→ 本文
******************************

京都市と公益社団法人京都市観光協会(DMO KYOTO)は11日9日、これまで以上にサステナブルな京都観光を進めていくため、京都観光行動基準(京都観光モラル)を策定したことを発表した。これにより、観光事業者・従事者、観光客、市民など京都観光に関わるすべての人が、今後互いを尊重しながらサステナブルな京都観光をともに創りあげていくことを目指す。
近年の京都観光は、大きく2つの課題を抱えていた。1つは近年の外国人観光客の急増等による一部の観光地の混雑や、文化・習慣の違いによるマナー違反などの観光課題だ。これにより市民生活にも大きく影響を及ぼす事態が生じていた。もう1つは新型コロナウイルス感染症拡大による旅行需要の激減だ。これは観光事業者はもちろん、関連産業や文化、芸術関係者などに甚大な影響を与えているのは言うまでもない。

******************************

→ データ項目
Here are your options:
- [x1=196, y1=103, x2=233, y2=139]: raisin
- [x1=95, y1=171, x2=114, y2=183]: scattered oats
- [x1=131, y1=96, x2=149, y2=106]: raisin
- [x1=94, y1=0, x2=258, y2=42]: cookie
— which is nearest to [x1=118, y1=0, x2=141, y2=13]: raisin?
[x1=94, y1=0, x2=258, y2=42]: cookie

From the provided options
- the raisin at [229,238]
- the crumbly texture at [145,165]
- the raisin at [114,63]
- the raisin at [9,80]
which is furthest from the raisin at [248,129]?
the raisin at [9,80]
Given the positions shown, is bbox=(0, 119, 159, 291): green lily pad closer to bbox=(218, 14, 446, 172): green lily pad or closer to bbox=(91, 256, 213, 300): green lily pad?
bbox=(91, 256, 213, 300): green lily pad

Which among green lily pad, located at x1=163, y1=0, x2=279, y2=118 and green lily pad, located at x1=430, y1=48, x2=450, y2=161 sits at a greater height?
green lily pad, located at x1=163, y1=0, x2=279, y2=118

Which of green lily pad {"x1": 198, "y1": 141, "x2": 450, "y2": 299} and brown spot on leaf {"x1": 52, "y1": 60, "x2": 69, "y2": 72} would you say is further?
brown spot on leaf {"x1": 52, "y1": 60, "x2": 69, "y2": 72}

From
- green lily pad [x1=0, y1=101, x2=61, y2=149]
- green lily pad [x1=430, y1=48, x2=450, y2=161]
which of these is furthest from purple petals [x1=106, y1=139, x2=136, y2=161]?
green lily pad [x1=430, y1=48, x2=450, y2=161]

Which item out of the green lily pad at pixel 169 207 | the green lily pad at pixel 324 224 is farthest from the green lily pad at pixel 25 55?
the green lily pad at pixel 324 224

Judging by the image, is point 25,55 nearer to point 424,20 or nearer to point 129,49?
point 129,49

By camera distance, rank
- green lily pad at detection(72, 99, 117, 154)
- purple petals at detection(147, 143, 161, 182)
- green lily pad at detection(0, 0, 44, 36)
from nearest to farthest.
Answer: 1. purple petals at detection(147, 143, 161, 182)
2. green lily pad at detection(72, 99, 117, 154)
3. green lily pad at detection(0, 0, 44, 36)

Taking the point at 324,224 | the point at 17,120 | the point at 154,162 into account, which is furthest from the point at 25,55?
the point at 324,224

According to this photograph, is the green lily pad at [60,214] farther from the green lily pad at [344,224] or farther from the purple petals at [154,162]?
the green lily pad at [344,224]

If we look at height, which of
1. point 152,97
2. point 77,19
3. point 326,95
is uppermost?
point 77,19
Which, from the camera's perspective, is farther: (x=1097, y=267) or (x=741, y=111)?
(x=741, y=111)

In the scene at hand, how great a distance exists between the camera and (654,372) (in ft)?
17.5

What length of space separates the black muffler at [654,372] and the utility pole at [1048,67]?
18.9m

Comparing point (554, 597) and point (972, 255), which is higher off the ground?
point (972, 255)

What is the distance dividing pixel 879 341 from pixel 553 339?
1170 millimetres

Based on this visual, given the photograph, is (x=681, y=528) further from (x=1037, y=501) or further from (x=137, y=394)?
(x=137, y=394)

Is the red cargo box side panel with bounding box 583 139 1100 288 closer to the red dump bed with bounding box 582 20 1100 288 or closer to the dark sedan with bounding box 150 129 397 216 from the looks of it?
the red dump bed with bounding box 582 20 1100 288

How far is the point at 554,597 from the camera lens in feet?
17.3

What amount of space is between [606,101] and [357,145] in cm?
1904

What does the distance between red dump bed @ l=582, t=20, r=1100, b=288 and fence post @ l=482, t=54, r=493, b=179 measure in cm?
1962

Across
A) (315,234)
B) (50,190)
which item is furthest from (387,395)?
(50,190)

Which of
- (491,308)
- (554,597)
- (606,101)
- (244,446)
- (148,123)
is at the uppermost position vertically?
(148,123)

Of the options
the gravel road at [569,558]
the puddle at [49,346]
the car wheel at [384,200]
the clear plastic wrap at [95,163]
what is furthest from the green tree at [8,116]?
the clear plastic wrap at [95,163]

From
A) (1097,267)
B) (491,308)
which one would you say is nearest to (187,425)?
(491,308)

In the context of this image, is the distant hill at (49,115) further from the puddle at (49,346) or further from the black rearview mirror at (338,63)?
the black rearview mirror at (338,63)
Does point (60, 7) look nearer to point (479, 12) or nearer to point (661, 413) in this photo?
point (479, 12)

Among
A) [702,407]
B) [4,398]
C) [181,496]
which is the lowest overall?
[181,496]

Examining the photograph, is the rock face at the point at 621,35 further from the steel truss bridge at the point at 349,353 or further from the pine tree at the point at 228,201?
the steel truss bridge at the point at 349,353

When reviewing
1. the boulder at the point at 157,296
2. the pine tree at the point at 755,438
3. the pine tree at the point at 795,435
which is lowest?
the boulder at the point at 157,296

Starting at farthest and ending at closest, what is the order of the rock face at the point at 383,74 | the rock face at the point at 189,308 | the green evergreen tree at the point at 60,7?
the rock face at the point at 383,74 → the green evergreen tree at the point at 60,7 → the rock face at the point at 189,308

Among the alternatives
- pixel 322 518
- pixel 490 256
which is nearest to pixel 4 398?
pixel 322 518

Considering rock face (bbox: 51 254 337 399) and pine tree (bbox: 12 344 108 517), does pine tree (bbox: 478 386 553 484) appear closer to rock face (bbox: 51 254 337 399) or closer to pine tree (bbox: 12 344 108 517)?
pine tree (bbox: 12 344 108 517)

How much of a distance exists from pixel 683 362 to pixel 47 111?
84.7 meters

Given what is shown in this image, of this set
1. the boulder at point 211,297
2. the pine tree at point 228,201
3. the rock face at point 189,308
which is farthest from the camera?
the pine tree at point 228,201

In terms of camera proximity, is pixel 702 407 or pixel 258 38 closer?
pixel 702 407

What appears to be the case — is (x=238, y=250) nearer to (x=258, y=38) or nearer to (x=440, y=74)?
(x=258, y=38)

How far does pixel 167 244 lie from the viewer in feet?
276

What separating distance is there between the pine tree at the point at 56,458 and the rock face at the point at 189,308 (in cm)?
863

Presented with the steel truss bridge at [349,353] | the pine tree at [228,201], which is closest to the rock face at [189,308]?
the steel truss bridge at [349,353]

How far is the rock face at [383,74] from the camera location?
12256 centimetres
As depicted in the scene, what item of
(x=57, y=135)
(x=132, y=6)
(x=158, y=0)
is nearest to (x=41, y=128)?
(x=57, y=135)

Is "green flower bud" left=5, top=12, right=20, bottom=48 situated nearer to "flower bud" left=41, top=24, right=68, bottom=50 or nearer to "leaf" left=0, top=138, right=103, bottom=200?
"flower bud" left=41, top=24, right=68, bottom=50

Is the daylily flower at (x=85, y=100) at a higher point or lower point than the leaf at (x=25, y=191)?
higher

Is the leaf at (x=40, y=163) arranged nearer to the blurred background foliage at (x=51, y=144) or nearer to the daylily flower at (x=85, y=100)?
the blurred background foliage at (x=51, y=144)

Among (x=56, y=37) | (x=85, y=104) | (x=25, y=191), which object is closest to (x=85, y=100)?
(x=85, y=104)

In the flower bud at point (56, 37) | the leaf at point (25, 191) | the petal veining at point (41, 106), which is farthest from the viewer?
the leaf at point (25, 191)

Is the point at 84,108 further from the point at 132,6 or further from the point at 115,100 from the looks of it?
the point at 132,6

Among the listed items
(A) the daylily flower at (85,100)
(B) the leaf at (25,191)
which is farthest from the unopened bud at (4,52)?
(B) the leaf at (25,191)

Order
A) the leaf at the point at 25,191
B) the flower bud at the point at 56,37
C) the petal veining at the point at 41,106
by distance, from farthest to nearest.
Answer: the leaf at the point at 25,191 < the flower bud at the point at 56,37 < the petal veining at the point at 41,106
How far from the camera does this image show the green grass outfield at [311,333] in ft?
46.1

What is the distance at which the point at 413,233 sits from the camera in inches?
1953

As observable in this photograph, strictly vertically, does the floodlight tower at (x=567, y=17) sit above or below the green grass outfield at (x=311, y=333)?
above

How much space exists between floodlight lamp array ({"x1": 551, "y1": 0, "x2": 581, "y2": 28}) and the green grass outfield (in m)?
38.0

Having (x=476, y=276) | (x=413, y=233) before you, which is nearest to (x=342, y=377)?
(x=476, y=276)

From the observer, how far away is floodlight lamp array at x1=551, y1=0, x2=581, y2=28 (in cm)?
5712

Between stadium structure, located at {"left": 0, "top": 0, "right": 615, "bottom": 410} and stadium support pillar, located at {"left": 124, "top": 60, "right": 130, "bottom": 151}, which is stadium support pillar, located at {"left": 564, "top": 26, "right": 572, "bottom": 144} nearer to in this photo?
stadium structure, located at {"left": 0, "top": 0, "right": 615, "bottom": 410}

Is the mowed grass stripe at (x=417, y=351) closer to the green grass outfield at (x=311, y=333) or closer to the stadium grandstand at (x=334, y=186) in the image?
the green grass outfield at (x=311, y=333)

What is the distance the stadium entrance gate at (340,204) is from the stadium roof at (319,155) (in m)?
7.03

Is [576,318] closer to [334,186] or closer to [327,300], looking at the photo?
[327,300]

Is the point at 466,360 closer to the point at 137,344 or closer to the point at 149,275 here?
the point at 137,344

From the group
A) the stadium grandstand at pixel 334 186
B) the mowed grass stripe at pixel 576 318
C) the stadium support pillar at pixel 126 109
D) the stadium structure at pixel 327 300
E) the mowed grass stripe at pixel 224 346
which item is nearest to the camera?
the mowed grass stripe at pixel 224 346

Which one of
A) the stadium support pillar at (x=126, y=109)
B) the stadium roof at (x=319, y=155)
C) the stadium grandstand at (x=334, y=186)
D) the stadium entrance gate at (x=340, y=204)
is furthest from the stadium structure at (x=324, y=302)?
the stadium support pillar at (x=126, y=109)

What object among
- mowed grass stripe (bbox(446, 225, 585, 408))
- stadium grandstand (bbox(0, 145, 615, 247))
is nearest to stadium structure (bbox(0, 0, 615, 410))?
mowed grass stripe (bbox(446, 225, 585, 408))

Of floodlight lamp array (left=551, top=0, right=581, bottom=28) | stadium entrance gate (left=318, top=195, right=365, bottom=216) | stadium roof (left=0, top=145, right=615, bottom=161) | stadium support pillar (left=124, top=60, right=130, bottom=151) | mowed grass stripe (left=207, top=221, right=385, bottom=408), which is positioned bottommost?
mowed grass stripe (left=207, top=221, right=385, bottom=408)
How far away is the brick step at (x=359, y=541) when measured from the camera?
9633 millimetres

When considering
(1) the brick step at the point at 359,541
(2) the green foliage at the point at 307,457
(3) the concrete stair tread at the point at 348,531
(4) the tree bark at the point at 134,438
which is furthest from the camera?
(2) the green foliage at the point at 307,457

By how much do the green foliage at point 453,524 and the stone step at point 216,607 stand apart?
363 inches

******************************

→ 課題
京都観光モラルに関する本文で「京都観光に関わるすべての人」として挙げられているものを、すべて書き出してください。

→ 解答欄
観光事業者・従事者、観光客、市民